Hay una línea imaginaria que arranca a la altura del dedo gordo de tu pie derecho, es casi imperceptible, pero ahí está. Una vez que sube por el empeine da una vuelta por el tobillo y sube orgullosa por tu pantorrilla. En la parte trasera de la rodilla se detiene, busca su curso y sigue subiendo por tu muslo. Pude darme cuenta fácilmente que si bien encaró para el frente, decidió lógicamente volver a girar y retomar el camino que conduce por la parte posterior. Se nota que disfruta el camino porque, mientras lo recorre, dibuja suavemente mariposas coloreando el trayecto. La entiendo, yo también hago lo mismo cuando te observo: miro hacia adelante y le sonrío gustoso al horizonte anaranjado.
Al trepar por tus nalgas la pobre se sonroja un poco. Sin embargo, no es porque lo sienta como tabú o una la vergüenza, sólo se siente afortunada de más, como quien recibe algo sin merecerlo (aunque no existe un dilema de merecimientos válido en este caso). Una vez que cree que debe seguir su camino, da unos pequeños saltos como para llevarse esa sensación de alegría simple de niño. Luego, parte hacia la espalda.
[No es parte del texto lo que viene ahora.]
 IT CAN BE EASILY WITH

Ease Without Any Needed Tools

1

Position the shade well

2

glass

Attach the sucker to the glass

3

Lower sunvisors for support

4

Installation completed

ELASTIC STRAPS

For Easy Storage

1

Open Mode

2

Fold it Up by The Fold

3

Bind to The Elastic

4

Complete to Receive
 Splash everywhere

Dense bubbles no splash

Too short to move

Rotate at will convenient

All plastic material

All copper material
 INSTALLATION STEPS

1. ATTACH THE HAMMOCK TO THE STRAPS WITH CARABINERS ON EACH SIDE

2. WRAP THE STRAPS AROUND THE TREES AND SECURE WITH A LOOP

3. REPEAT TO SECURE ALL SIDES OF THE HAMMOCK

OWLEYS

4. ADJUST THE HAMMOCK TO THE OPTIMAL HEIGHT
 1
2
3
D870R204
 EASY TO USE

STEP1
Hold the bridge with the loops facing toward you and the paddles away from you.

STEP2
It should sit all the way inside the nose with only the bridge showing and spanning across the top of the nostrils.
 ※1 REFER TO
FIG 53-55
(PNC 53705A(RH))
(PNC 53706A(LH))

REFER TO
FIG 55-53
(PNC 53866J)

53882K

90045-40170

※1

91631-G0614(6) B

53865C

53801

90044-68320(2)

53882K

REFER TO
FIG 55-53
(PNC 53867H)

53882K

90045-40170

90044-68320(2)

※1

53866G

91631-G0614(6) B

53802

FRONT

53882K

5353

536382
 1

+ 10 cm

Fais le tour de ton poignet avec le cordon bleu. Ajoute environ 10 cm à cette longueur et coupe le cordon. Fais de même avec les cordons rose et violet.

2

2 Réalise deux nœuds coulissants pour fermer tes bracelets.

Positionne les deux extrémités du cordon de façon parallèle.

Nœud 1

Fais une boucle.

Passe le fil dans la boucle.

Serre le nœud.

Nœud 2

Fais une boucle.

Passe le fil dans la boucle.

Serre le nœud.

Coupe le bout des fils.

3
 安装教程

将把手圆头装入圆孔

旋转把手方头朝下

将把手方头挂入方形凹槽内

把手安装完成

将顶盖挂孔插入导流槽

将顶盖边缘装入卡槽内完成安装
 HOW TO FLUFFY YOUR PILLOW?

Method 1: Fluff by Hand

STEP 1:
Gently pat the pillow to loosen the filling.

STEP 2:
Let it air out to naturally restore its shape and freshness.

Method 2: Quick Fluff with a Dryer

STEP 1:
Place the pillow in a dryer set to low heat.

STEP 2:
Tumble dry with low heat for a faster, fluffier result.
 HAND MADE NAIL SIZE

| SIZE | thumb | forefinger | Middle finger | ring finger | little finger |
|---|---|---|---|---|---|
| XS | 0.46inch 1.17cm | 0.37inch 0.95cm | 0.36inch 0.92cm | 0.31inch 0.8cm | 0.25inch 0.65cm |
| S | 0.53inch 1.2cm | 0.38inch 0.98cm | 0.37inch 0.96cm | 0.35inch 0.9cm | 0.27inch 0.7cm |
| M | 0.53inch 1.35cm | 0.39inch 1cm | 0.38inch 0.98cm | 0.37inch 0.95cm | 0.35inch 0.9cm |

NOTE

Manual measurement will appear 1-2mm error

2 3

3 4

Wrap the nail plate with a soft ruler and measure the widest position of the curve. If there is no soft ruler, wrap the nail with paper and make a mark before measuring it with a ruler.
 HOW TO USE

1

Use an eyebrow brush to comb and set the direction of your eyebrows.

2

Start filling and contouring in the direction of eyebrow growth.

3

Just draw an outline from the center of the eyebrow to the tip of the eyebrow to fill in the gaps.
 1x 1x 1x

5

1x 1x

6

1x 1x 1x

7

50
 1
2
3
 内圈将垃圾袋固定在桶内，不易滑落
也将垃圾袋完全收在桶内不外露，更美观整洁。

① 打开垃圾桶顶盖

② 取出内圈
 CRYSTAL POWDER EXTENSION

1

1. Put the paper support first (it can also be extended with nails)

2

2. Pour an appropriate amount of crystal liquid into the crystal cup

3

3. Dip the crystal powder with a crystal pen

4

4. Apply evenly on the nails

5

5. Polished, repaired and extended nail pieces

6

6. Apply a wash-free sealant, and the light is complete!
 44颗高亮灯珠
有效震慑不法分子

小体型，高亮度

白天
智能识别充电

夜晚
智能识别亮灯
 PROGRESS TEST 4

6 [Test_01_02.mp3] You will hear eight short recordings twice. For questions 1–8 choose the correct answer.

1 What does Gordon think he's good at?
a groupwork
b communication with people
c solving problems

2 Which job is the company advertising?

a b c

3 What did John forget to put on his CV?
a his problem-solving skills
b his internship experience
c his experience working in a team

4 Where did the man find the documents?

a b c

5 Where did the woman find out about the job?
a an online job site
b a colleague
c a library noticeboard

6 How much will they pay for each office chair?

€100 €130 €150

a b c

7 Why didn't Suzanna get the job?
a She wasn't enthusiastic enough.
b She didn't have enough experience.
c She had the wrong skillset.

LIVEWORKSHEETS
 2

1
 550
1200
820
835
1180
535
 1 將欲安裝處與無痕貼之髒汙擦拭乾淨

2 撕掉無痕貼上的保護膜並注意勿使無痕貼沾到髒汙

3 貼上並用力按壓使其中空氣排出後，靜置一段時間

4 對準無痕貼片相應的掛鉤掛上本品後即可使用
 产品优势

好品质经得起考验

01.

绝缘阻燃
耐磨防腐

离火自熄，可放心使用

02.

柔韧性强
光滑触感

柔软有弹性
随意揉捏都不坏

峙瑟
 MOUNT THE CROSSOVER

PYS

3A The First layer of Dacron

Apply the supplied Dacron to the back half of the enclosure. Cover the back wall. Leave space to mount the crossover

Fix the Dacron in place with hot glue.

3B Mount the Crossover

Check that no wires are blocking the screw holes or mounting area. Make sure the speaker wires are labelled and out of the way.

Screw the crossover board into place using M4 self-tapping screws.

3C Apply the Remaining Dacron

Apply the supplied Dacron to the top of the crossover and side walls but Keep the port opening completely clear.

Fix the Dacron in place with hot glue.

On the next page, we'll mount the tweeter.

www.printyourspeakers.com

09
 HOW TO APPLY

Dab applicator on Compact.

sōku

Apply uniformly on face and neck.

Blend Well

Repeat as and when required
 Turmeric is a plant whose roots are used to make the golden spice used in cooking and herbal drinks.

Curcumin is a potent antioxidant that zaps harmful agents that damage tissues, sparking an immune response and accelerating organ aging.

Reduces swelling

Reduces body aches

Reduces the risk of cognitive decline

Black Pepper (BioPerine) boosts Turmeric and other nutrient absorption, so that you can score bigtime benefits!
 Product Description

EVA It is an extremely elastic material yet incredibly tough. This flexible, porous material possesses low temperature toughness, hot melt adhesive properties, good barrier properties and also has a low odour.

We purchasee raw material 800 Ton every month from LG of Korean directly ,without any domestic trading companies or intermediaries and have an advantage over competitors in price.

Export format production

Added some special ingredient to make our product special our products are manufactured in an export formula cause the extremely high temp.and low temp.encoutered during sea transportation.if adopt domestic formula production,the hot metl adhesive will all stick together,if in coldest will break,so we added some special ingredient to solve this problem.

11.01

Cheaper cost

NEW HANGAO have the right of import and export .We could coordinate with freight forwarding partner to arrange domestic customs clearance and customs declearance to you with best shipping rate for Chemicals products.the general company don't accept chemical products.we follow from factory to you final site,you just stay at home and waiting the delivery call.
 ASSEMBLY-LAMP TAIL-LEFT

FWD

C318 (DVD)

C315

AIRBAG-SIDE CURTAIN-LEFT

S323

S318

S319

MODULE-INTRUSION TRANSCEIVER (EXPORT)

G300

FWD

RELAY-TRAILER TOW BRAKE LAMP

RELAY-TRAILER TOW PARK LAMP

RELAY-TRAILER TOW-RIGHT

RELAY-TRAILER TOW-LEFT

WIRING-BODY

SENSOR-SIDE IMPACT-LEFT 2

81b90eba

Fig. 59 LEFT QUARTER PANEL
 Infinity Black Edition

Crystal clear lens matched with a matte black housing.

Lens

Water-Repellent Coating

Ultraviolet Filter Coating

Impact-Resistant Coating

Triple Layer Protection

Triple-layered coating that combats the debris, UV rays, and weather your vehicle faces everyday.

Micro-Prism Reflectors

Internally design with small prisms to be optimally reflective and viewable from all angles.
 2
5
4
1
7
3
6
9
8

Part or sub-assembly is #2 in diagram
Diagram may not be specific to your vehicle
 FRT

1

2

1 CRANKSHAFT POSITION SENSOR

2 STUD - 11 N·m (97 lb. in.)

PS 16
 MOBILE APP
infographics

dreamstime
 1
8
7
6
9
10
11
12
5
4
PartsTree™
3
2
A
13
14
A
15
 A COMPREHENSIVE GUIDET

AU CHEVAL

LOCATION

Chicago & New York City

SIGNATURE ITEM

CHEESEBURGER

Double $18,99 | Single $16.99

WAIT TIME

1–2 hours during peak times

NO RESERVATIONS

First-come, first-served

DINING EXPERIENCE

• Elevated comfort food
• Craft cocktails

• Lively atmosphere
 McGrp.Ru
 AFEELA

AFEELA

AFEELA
Ahí decide armar una especie de circuito de carreras donde recorrer el espacio metódicamente, con curvas hacia la derecha y hacia la izquierda, subiendo hasta los omóplatos y volviendo a bajar, a veces por un lado y a veces por otro, hasta regresar a la cintura donde el sentido contrario a las agujas del reloj le parece el más indicado para pegar la vuelta hasta encontrarse con tu pubis, silencioso y expectante, una estrella humilde que no necesita halagos, sólo una caricia verbal que lo abrace en su soledad, que lo cobije de la sequías desafortunadas y que resguarde las humedades que nacen de las pasiones menos pensadas.
Ya tomando el camino que lleva a tu vientre, aparece tu ombligo pequeño, una especie de mojón que indica el lugar en el mundo en donde hacer base para la segunda parte de este viaje. Tu vientre es un valle encantado donde se escuchan ruidos y se agitan a veces banderas, es un campo fértil para los sueños y las fantasías de quienes se animen a intentar sucumbir por la más justa de las causas.
Al comenzar el recorrido por tus pechos es menester aminorar la marcha, tomarse el tiempo para no perder detalles gustosos. Es menester transitarlos como arrastrando un pincel, dibujando placeres y congojas que los agiten y los mezan. Existe entre tus pezones una asociación ilícita culpable de los peores crímenes, de convertir santos en demonios, de provocar el abandono de los amigos en sus reuniones de viernes por la noche. Y es que entre ellos hasta se produce a veces un pequeño remolino que parece que puede hacer fracasar el recorrido, pero, sea como sea, hay que seguir.
Al llegar a tu cuello parece desconcertada, como si hubiera perdido su razón inicial. Probablemente no sea así sino que aun queda por develar que todo está por ser ganado. Entonces, de ahí sigue hacia tu oreja (cualquiera, ya no importa preferir un lado, ahora vale todo). A partir de ese momento acelera el paso y corre por tu pelo y baja por tu frente usando tu nariz como un tobogán que la conduce a tu boca que es donde finalmente acepto mi condena. Sí, tu boca que me urge y me salva de dar explicaciones acerca de esta sucesión de puntos trazando el recorrido exacto en un mapa que me lleva a un tesoro escondido. Un tesoro que persigo con cada palabra que tiro en estas hojas sin demasiada fe pero con una enorme convicción. Y mientras camino sobre esta línea cuento cada uno de estos besos envueltos que guardo como caramelos esperando por esos días de lluvia en los que parece que todo puede pasar.
Así es, esa línea es todo lo que hay debajo de estas palabras. Esa línea es todo mi argumento, mi hilo conductor, eso sobre lo que algunos fantasean cuando leen que hay alguien más oculto entre las sombras de las oraciones que casi siempre nacen tarde y desconsideradas. Y hay quienes arriesgan nombres y direcciones posibles hacia donde creen que se me han volado los patos cuando me ven portando impune una sonrisa que nace de tu imagen secreta que se cuela por mi mente provocando un escalofrío que me recorre los huesos. Pues bien, nadie lo sabe ni lo sabrá nunca, pero esa línea es la única explicación que existe sobre las causas que me han llevado a perderme para siempre.